Ratio of Post-21st January 2020 RMSPE to Pre-21st January 2020 RMSPE: Piacenza and control municipalities

4.2 Robustness checks

As suggested in Abadie (forthcoming), we report in Table 2 the estimates of several robustness exercises, which help us verify the sensitivity of our results to changes in the design of the evaluation approach. Notably, we change:

  1. 1.

    the treatment date, backdating and postdating the treatment by 5 days;

  2. 2.

    the donor pool, considering all municipalities with at least 10,000 inhabitants in the North of Italy, all regions, and municipalities with at least 10,000 inhabitants in all Italian regions. Besides this, we propose a leave-one-out analysis, i.e., we re-run the trajectory balancing, excluding from the sample one-at-a-time each of the municipalities that contribute to the counterfactualFootnote 11;

  3. 3.

    the predictors of the outcome variable, adding a measure of air quality (PM-10) in 2018Footnote 12 and the share of males;

  4. 4.

    the algorithm to assess weights, using the SCMFootnote 13(see Abadie et al. 2010, and Abadie et al. 2015 for more details).
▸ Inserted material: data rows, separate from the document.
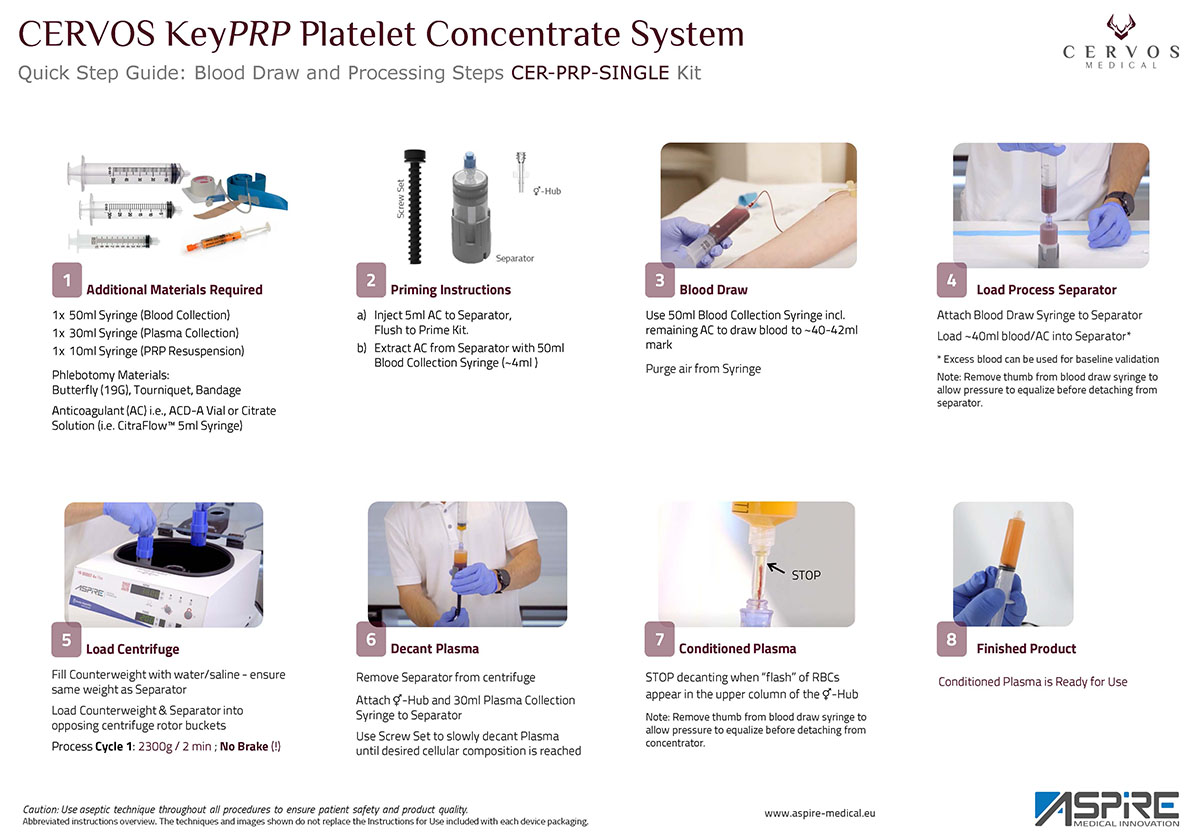 CERVOS KeyPRP Platelet Concentrate System

Quick Step Guide: Blood Draw and Processing Steps CER-PRP-SINGLE Kit

CERVOS MEDICAL

1 Additional Materials Required

1x 50ml Syringe (Blood Collection)
1x 30ml Syringe (Plasma Collection)
1x 10ml Syringe (PRP Resuspension)

Phlebotomy Materials: Butterfly (19G), Tourniquet, Bandage

Anticoagulant (AC) i.e., ACD-A Vial or Citrate Solution (i.e. CitraFlow™ 5ml Syringe)

Screw Set

⚥-Hub

Separator

2 Priming Instructions

a) Inject 5ml AC to Separator, Flush to Prime Kit.
b) Extract AC from Separator with 50ml Blood Collection Syringe (~4ml )

3 Blood Draw

Use 50ml Blood Collection Syringe incl. remaining AC to draw blood to ~40-42ml mark

Purge air from Syringe

4 Load Process Separator

Attach Blood Draw Syringe to Separator

Load ~40ml blood/AC into Separator*

* Excess blood can be used for baseline validation

Note: Remove thumb from blood draw syringe to allow pressure to equalize before detaching from separator.

5 Load Centrifuge

Fill Counterweight with water/saline - ensure same weight as Separator

Load Counterweight & Separator into opposing centrifuge rotor buckets

Process Cycle 1: 2300g / 2 min ; No Brake (!)

6 Decant Plasma

Remove Separator from centrifuge

Attach ⚥-Hub and 30ml Plasma Collection Syringe to Separator

Use Screw Set to slowly decant Plasma until desired cellular composition is reached

STOP

7 Conditioned Plasma

STOP decanting when "flash" of RBCs appear in the upper column of the ⚥-Hub

Note: Remove thumb from blood draw syringe to allow pressure to equalize before detaching from concentrator.

8 Finished Product

Conditioned Plasma is Ready for Use

Caution: Use aseptic technique throughout all procedures to ensure patient safety and product quality.
Abbreviated instructions overview. The techniques and images shown do not replace the Instructions for Use included with each device packaging.

www.aspire-medical.eu

ASPIRE MEDICAL INNOVATION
All robustness checks lead to estimates which are very close to those reported in the main analysis. Moreover, in Figure 3, we can observe that the estimates coming from leave-one-out distribution are centered around the synthetic Piacenza, showing that our findings are not driven by the specific weight given to a municipality in the donor pool.

Table 2 Robustness checks
Fig. 3
figure 3

Leave-one-out distribution of the synthetic Piacenza

5 Conclusion

Our research aims to analyze not only the presence of coronavirus in Italy sooner than 21st February but, more importantly, to assess whether the virus had already spread in a specific territory. As Italy has been the first European country severely hit by the pandemic, we argue that it must be the first European country where COVID-19 spread, except for a few sporadic cases detected throughout the continent since the end of 2019. To test our hypothesis, we adopt the trajectory balancing approach to analyze certified data on the number of deaths at the municipality level. This allows us to avoid underreporting, which seems to be widespread with official data on coronavirus. We find that Piacenza experienced an unexpected increase in the number of deaths since the beginning of February with respect to the counterfactual. This means that coronavirus had already spread in a specific area of Northern Italy since mid-January (considering the delay between contagion and death) and that by 21st February hundreds of individuals were already infected. This finding might help in the historical investigation of how the virus spread in Italy first and then in Europe. Besides, in the era of big data with the spread of digital health, our evidence underlines the need to invest more in data collection systems’ efficiency and timeliness. An effective information system allows us to spot anomalies in the data and helps policymakers handle emergencies by providing a more precise picture of the situation. Moreover, as highlighted by Birrell et al. (2020), in a pandemic context, real-time monitoring is vital to avoid making public health decisions based on misspecified models. The coronavirus emergency has demonstrated that most developed countries lag behind in this technological challenge, calling for prompt and large investments in this sector. For instance, the Italian daily mortality monitoring system collects daily deaths for individuals aged 65 years and older only for the 34 largest municipalities. Higher coverage of the Italian territory and a warning system based on mortality as well as on hospitalization or ICU accesses, might have allowed detecting the presence of coronavirus in Italy a few weeks in advance.